I can’t call it ‘traditional’ since I use a Sammick Sage recurve bow, but I do shoot archery, for points, every week with my SCAdian friends down in Santa Ana. I’m not great, I’m decent for a beginner and right now I’m ranked ‘novice.’
Let me explain the ranks. Pretty much every week we shoot Royal Rounds, which is 6 arrows at 40, 30 and 20 yards (untimed) and then ‘as many as you can safely shoot’ in 60 seconds at 20 yards. The average scores of your top three rounds for the year make your rank. I was unranked last year, this year I’m currently at Novice, with the average score of 11 (though I shot 20 on Feb 16th). If my average gets to 25, I become a ‘Bowman’ and at 45 I’m a Yeoman. 65 is Forester, but I have a ways to go.
The points are simple. We use a standard, 60cm, five-color, round target face. The target is scored, from the center, outward, 5, 4, 3, 2, 1. The highest possible score is 90 plus whatever you get on the timed round so the most arrows I’ve seen shot were 8 and if someone hit perfect that would be 130. No one’s scored over a 50 that I’ve personally seen.
Since this is the SCA, we have all sorts of rules like your bow can’t be modern if you want to compete in Period. Most of us don’t do that, though, and we use modern versions of the traditional styles (aka Open Division). But even so, we all use wood arrows. It’s a requirement to use wood, so no ‘wood grain’ metal even though I have seen that. Which brings us to today.
Wood arrows are about $70 for 6 if you buy them pre-made. The wood is the most expensive bit, followed by the feathers and then points and nocks. If you make them on your own, it’s actually less expensive, even if you buy the fletching jig (the holder for the arrows while gluing) and make 24 arrows. We went to FS Discount Archery and they gave us a very fair price, if not the cheapest. Actually it was the cheapest for everything by a considerable amount. $70 less than the next best company I’d seen!

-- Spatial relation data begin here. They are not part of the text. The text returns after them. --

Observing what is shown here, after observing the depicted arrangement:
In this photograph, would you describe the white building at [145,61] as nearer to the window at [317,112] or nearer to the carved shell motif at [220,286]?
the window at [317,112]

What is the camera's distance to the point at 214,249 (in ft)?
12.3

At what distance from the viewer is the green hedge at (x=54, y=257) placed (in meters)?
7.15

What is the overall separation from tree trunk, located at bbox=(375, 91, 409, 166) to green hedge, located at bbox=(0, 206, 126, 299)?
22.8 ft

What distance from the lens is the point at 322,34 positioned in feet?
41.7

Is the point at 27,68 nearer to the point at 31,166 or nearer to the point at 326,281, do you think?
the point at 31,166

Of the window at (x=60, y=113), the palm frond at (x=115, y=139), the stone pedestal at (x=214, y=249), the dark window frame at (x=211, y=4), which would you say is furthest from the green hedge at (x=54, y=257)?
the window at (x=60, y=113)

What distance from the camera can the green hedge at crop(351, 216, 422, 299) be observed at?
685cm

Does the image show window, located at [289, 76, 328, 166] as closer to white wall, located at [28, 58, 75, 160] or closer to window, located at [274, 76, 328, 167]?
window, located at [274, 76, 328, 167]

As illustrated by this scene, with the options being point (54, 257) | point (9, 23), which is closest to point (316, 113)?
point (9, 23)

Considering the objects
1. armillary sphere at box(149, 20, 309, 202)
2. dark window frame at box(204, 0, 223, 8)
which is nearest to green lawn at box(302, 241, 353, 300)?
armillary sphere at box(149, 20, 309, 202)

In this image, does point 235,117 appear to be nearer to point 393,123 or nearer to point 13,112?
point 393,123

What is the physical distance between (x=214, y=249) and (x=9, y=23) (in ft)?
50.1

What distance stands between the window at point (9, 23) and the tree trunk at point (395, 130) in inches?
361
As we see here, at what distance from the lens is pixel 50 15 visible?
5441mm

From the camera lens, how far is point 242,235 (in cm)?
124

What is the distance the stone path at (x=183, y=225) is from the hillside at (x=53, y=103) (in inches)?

The whole process is actually pretty easy. First you get a pencil sharpener type tool called a tapering tool and ‘sharpen’ each end so one is long and one is short. You glue the nock (the bit around the arrow butt) on the short end and the point (the metal bit) on the long end. We chose to use super glue for the nocks and hot glue for the tips, with the theory of if we break off a tip we can use a hairdryer to heat the wax enough to loosen it and re-use it. That said, we got 36 tips, 100 nocks (you can’t reuse those), and 24 shafts. He threw in a 25th for free, and I’m calling it an Archery’s Double Dozen. Fred, the owner, helped us measure our draw, the arrow length we should use, and the weight. We’d been using arrows that are too long and heavy! Now we’ll have slender, lightweight, but strong.
Next we stained the wood. We use cedar (port orford – the straightest out there), which smells great and put a simple oil finish on it, to make it look golden. At this point you break for lunch to let it dry. We also ran out to get superglue for the feathers. When we got back, the arrows were dry and I went about putting on glue to get the nocks on, while my wife did a second coat of clear oil on hers. Then I did hot-glue to put the tips on, and waited again for that to dry solid. At this point we remembered two things. First, we forgot to measure the shafts and trim off the excess length. Second, I didn’t line up my nocks quite right. Ah well. You’re supposed to make sure the point on the nock lines up with the strongest grain of the wood. I did not do that very well, so I may break my arrows more easily, which will suck, and I have no one to blame but myself.
Finally it was time to fletch!
It took about 90 minutes to do 12 arrows. The method is simple. Wiggle an arrow into the right place on the clamp (we marked ours), draw a line of glue on the flat edge of the feather and carefully let the magnet click into place. Then ease it down until the feather touches the wood. Wait 15 seconds, unclamp, rotate towards yourself, and repeat. It’s three feathers per arrow, and I suspect we could get fast enough to do an arrow a minute, but we took our time.
Now for the price thing. Everything we got today was $215.
That sounds like a lot for 25 arrows ($8.60 per arrow!), but you have to price it the other way. First of all, it will only cost us about $50-75 next time, since we had to buy the jig and feathers and all. Now we have spare feathers (50 per pack, 3 packs, and only 25 per pack used), spare points (we got 36 for 25 arrows), and spare nocks (100 nocks, 25 used). So all we really need would be more shafts and more points. Secondly, and this is the important thing, arrows normally cost between $50 and $100 for six finished wood arrows. That means the cheapest arrows, the ones where you don’t get anything fancy, would be $200 for 24 arrows. We spent $15 more and got to totally customize. We could argue it would be $30 more if we added in the cost of the wood oil, but we’d already bought that for other projects, like our book cases. Finally, aluminum arrows are about $6.25 per arrow, and carbon are about $7.13, but neither come with points ($5 for 12). Custom arrows for metal? About the same as custom for wood.